Ahora vayamos con Biscet. Aunque un hijo de la revolución nacido en 1961, a los 33 años de edad se enfrentó por primera vez a los tiranos y el régimen le inició un expediente oficial en que se le acusó de realizar “actividades peligrosas”. En 1997, creó la Fundación Lawton de Derechos Humanos en colaboración con otros compañeros de la oposición no-violenta. Acto seguido, juntos llevaron a cabo durante 10 meses una investigación clandestina en el Hospital Hijas de Galicia donde fueron documentados con estadísticas extraoficiales los procedimientos de aborto bajo el régimen comunista. El 3 de noviembre de 1999, fue arrestado, acusado de “deshonrar los símbolos nacionales”, “desorden público” e “incitar a conducta delictiva” y condenado a tres años de privación de libertad.

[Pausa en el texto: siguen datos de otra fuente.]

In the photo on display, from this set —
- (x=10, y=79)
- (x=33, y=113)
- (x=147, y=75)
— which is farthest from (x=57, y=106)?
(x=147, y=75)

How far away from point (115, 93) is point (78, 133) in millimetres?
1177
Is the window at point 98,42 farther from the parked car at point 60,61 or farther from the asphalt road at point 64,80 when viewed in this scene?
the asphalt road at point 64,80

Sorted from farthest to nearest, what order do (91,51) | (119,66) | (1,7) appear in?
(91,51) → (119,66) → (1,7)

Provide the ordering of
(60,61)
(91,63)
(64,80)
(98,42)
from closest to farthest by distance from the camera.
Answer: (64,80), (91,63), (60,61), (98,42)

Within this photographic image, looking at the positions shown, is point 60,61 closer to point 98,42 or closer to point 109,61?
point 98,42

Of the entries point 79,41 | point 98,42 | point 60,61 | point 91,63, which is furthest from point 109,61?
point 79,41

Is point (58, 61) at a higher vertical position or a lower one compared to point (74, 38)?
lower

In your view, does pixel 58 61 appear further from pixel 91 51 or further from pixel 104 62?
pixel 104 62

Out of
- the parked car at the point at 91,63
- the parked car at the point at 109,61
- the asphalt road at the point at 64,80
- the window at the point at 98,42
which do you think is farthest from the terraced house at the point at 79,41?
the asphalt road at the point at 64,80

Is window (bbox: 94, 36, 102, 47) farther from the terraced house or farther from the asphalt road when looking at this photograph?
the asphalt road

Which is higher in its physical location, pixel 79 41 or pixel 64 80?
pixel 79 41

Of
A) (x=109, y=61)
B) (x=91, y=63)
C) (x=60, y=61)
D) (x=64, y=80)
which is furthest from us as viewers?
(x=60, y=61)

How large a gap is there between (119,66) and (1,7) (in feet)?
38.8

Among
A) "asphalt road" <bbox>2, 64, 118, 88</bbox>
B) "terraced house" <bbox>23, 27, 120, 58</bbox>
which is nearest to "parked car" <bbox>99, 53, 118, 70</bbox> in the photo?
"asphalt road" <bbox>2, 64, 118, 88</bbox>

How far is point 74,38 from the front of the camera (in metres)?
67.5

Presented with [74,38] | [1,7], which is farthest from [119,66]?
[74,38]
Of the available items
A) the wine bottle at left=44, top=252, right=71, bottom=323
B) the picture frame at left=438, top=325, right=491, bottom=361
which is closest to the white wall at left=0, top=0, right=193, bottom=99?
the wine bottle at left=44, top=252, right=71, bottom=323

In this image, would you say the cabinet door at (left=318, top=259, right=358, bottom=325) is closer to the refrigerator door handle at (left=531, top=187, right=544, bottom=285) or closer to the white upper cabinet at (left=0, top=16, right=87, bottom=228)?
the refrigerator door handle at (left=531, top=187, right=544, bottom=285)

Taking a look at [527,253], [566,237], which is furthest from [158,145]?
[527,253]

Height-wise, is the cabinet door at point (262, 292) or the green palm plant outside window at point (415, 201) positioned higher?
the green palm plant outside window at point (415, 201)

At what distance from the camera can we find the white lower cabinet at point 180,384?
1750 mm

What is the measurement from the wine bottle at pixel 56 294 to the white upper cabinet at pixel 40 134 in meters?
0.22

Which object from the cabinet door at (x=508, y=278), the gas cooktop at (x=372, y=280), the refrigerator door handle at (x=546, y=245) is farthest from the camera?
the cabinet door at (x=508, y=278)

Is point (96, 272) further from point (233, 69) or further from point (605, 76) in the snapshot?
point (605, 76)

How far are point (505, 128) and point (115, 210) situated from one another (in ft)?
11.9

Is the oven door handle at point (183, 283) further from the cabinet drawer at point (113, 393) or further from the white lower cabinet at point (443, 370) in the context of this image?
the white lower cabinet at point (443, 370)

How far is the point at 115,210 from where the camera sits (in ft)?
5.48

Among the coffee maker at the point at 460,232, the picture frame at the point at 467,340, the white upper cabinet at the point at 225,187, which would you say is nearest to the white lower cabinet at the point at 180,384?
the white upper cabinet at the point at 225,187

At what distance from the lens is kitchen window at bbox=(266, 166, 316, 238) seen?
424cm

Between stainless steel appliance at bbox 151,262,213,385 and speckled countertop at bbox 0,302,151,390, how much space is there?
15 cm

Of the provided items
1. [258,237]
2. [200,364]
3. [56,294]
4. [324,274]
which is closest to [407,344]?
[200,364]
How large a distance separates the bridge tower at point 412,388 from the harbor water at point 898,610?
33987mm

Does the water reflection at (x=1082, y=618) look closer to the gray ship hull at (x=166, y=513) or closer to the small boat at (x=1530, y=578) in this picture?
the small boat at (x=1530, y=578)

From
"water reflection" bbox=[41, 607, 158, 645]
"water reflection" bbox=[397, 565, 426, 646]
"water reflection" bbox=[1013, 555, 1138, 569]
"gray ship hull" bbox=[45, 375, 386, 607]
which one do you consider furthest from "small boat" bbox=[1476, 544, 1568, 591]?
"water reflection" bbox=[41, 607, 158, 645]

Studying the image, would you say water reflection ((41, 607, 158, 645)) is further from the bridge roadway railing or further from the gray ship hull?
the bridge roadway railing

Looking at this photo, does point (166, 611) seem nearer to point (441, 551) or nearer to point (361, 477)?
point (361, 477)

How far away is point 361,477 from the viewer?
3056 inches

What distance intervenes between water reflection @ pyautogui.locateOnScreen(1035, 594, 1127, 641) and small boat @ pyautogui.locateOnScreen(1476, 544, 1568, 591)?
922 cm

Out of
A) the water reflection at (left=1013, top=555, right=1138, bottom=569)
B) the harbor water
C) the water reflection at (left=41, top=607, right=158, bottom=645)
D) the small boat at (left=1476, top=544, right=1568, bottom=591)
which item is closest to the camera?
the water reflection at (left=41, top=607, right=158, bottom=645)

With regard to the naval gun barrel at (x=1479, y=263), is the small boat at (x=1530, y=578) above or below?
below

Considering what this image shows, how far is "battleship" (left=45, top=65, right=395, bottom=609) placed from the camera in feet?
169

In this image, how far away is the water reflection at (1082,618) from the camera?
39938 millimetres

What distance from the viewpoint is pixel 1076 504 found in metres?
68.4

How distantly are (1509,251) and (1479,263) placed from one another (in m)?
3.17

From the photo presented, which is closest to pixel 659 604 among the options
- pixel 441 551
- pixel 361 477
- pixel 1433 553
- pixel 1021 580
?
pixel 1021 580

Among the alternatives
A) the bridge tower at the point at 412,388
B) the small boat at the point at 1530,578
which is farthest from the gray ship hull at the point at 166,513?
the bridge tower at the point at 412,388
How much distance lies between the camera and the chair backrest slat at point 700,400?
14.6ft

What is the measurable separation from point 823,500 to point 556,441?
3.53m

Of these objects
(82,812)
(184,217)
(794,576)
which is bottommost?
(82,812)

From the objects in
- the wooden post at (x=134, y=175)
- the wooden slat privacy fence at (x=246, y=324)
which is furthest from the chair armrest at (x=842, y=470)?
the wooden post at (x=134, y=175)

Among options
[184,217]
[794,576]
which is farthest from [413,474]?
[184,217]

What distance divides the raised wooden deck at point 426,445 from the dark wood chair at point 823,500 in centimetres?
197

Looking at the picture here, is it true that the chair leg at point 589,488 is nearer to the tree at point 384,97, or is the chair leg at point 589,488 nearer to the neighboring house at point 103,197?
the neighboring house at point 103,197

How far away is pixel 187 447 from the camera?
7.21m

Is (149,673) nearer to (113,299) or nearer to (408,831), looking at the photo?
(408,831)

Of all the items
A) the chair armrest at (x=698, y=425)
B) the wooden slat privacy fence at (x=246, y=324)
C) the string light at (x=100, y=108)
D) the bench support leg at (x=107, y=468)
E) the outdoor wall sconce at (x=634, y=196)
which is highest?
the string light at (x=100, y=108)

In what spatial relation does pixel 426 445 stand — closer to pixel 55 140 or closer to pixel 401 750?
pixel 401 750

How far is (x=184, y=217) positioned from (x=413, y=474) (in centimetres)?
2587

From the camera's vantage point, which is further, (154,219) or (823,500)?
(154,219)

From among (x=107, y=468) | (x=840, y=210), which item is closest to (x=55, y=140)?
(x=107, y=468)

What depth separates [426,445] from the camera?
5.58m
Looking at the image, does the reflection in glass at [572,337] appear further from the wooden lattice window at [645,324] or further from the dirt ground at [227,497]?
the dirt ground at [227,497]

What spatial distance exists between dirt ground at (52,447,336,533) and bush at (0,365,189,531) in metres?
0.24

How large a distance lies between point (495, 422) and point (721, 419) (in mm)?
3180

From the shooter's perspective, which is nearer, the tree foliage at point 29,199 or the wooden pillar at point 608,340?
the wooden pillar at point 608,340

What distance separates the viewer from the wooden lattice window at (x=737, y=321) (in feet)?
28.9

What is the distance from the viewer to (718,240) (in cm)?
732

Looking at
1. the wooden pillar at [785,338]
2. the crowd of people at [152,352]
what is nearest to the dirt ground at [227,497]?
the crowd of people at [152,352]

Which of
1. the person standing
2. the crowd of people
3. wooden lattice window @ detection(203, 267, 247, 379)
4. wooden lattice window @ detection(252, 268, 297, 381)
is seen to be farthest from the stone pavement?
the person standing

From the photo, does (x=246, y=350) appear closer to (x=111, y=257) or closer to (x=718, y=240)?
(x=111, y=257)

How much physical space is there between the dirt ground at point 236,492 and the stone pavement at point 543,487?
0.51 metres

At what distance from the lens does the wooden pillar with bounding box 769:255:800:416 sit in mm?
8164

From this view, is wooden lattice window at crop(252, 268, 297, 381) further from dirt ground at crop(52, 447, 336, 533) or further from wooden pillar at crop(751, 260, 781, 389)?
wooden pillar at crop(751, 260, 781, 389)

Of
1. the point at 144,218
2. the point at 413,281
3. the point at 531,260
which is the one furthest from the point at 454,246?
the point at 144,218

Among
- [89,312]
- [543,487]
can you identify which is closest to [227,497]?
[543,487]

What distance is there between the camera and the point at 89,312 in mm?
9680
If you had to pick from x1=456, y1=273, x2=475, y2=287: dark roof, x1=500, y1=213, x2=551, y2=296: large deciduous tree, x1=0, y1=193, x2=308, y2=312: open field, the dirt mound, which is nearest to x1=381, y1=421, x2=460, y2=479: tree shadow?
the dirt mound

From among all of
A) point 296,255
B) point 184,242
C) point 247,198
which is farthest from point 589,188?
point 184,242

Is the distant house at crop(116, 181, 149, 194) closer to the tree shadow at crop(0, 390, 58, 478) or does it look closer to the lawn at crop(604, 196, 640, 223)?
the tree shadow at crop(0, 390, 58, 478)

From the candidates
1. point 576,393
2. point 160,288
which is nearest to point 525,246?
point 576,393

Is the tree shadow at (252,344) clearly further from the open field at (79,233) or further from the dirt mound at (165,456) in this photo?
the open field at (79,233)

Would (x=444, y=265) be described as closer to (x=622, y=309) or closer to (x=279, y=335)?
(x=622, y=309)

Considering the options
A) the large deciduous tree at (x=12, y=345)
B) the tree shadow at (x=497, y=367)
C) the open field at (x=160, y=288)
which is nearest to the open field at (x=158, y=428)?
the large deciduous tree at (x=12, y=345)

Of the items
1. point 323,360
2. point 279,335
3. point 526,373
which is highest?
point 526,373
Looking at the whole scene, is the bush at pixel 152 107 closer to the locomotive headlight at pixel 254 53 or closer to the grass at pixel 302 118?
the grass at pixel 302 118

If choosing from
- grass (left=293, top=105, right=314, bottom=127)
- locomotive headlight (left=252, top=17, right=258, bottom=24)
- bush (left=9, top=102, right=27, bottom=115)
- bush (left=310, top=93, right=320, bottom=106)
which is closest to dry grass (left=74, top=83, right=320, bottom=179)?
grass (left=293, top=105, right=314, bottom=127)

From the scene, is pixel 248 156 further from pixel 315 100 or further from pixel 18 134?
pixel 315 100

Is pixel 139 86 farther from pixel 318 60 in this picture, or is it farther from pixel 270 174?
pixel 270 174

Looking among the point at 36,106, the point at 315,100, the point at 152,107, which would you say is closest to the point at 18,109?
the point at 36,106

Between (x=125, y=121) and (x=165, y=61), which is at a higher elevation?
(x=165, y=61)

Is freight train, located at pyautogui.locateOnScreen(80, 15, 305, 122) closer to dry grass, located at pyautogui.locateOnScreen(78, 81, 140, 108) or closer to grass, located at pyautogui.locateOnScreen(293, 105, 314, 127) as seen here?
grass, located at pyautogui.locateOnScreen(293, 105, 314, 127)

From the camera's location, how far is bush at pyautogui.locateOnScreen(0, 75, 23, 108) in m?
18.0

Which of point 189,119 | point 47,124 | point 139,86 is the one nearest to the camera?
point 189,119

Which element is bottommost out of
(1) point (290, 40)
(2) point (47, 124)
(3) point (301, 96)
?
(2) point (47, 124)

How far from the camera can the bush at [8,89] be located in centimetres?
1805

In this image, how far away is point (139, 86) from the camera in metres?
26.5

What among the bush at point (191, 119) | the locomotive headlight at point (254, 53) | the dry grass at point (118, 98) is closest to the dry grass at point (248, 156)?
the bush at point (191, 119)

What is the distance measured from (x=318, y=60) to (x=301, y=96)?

A finales del 2002, y después de cumplir su sentencia de tres años, Biscet fue puesto en libertad y se le permitió regresar a su hogar. Sólo un mes más tarde, fue arrestado de nuevo y acusado de actividades peligrosas contra la seguridad del estado. Esta vez fue condenado a veinticinco años de cárcel muchos de los cuales cumplió en condiciones de total incomunicación en una prisión de la provincia de Pinar del Río. Finalmente, Biscet y los demás presos de la Primavera Negra de abril 2003 fueron puestos en libertad condicional en el mes de marzo de 2011. En total, doce años de cárcel por denunciar la maldad de la tiranía y exigir libertad para el pueblo de Cuba.

Cualquier otro hombre pudo haberse dado por vencido y salido del país como le "aconsejaban" sus carceleros. Pero Biscet no es un hombre cualquiera que se deja amedrentar por bribones cuyo propósito es conculcarle la libertad y quitarle la patria. Al contrario, les subió la parada y pasó de la defensa de los derechos humanos en la Fundación Lawton a la defensa de la libertad con la creación del Proyecto Emilia, donde exige una salida inmediata de los tiranos y una transición a un sistema de democracia representativa. Creo que puedo describir esta posición con la frase de: "Sin los tiranos todo, con los tiranos nada". Por eso se opone ahora a la política de Obama dándole oxígeno a un régimen que se cae bajo el peso de su maldad y de su incompetencia.

En estos días, como han anunciado los medios de información en Budapest, Madrid, Miami, Washington y Nueva York, Biscet hace su primer y único recorrido fuera de su patria oprimida. Estará entre nosotros solo el tiempo necesario para establecer contactos, edificar estructuras y crear condiciones en el proceso de promoción de su Proyecto Emilia.

Pero regresará en breve a la patria de sus amores y de sus dolores. A tomar su lugar de trabajo entre los predestinados de la libertad. Obediente al mandato y confiado en la providencia de su Dios Bíblico que le señala el camino hacia la libertad de la patria.